Texte du document:
La Fête fédérale de lutte, organisée tous les trois ans, est l'une des principales fêtes populaires de Suisse. L'une de ses grandes particularités est qu'il n'y a ni médaille, ni coupe, ni prix en argent. Cette tradition "remonte aux premières fêtes fédérales à la fin du 19e siècle", rappelle l'historien Gil Mayencourt vendredi dans la Matinale de la RTS.
La remise uniquement de prix en nature, comme un taureau pour le vainqueur, était destinée à préserver la charge folklorique traditionnelle des jeux nationaux. "C'est né à un moment où le tourisme se développe, et notamment le tourisme alpin. Le folklore devient alors un produit d'appel économique comme un autre", explique le docteur en histoire de l'Université de Lausanne.
Des sports nationaux littéralement fabriqués
Gil Mayencourt travaille sur un projet du Fonds national suisse (FNS) consacré à la fabrique des sports nationaux (comment sont apparus les sports nationaux comme la gymnastique, la lutte ou le football au 19e siècle). Le chercheur parle de l'invention d'une tradition des sports nationaux. "Il y a quelque chose de volontairement provocateur", reconnaît-il. "Mais au-delà, je crois que c'est vraiment pertinent de parler d'invention."
"On a des formes de lutte à la culotte, qu'on va appeler ensuite lutte suisse, au Moyen-Age et au-delà dans ce qu'on appelle l'ancienne Confédération helvétique", relève l'historien. Mais la réelle valorisation des jeux nationaux comme la lutte, le lancer de pierre ou le hornuss, ne date que du 19e siècle: "C'est là qu'on va avoir l'institutionnalisation de ces pratiques sous la forme de fêtes fédérales et surtout leur invention en tant que sport national".
Le besoin d'un récit national pour la Suisse de 1848
Il faut se rappeler que l'Etat fédéral est né en 1848, souligne Gil Mayencourt. "Et c'est à ce moment-là que la Suisse va devenir une nation, qu'il va falloir mettre ensemble des cantons, des identités culturelles, politiques, très différentes, plusieurs langues et le fossé ville-campagne".

Consignes de travail:
A: Répondez brièvement à ces questions sur l'article consacré à la Fête fédérale de lutte :
(i) À quelle fréquence cette fête est-elle organisée ?
(ii) Quel prix en nature est cité pour le vainqueur ?
(iii) En quelle année l'État fédéral est-il né ?
B: Extrayez de l'article sur la Fête fédérale de lutte le passage allant de "La Fête fédérale" à "l'Université de Lausanne.".
Les enregistrements ne servent pas ici.

Enregistrements de questions sur des scènes:
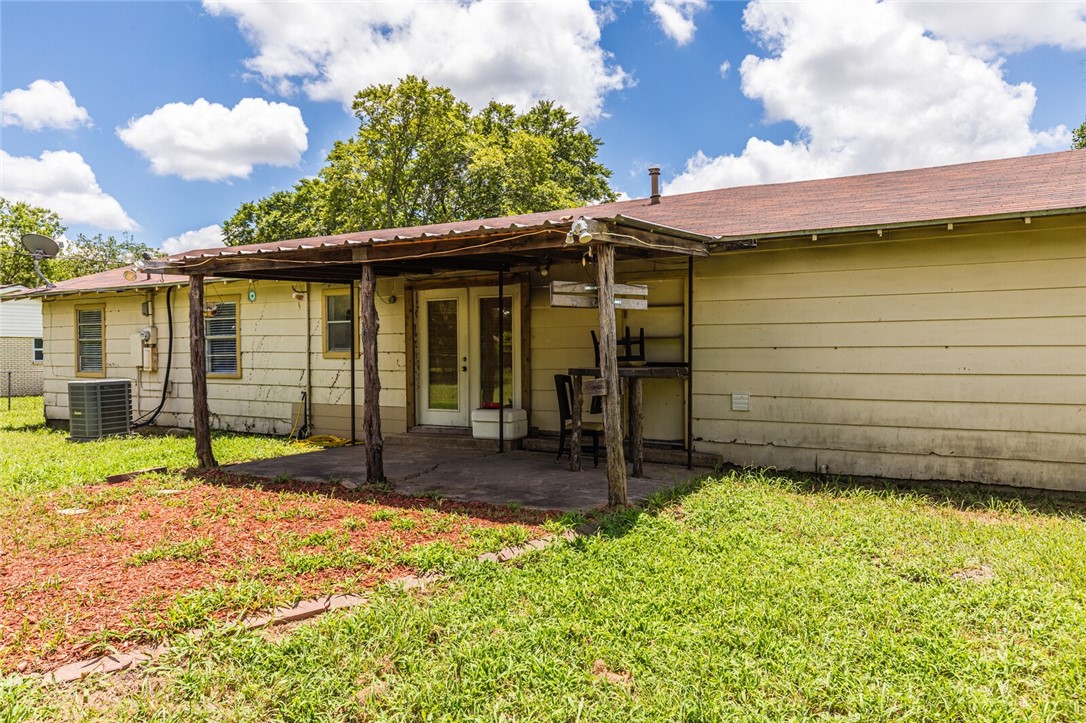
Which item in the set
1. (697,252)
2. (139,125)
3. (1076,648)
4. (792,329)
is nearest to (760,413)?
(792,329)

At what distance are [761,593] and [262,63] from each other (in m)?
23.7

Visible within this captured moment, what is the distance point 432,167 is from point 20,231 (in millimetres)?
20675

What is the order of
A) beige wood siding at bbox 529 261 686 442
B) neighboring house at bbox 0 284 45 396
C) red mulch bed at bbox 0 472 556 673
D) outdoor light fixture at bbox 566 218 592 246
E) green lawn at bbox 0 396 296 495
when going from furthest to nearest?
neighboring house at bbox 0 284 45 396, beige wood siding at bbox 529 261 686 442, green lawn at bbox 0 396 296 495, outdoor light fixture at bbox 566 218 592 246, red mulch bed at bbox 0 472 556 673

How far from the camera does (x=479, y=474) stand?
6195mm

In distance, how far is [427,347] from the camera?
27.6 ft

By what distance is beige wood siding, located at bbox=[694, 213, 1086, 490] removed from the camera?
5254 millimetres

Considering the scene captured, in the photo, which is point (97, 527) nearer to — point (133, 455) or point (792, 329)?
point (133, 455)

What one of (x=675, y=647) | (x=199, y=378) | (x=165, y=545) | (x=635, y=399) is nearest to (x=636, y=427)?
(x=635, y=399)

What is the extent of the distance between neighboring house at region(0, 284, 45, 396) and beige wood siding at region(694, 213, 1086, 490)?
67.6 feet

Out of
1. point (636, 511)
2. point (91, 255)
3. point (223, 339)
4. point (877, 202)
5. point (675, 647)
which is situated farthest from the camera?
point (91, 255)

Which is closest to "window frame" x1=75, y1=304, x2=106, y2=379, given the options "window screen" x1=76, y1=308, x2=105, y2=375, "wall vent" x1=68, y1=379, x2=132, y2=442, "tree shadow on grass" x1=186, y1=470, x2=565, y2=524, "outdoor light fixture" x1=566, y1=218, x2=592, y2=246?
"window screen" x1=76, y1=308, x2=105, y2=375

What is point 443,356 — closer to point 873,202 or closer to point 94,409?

...

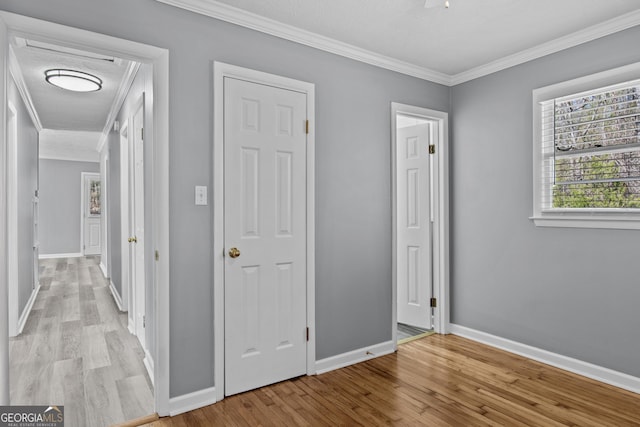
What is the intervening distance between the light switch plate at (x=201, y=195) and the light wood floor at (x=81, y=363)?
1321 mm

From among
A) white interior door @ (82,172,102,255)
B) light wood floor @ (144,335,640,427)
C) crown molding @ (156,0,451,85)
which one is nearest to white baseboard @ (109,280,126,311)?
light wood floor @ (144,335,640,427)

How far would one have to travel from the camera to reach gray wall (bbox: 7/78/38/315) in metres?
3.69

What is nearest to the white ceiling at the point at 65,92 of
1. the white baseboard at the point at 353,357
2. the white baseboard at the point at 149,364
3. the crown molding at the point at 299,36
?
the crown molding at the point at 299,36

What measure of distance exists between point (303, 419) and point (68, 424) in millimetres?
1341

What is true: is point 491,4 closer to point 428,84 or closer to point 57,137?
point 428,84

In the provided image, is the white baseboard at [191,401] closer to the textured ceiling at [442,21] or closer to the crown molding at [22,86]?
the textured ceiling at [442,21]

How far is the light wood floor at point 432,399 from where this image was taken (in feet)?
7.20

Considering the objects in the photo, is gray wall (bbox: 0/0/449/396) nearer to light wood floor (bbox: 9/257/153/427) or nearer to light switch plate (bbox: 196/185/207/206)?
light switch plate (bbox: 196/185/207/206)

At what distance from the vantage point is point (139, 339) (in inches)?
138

Réponses:
A:
(i) Tous les trois ans.
(ii) Un taureau.
(iii) En 1848.

B:
La Fête fédérale de lutte, organisée tous les trois ans, est l'une des principales fêtes populaires de Suisse. L'une de ses grandes particularités est qu'il n'y a ni médaille, ni coupe, ni prix en argent. Cette tradition "remonte aux premières fêtes fédérales à la fin du 19e siècle", rappelle l'historien Gil Mayencourt vendredi dans la Matinale de la RTS.
La remise uniquement de prix en nature, comme un taureau pour le vainqueur, était destinée à préserver la charge folklorique traditionnelle des jeux nationaux. "C'est né à un moment où le tourisme se développe, et notamment le tourisme alpin. Le folklore devient alors un produit d'appel économique comme un autre", explique le docteur en histoire de l'Université de Lausanne.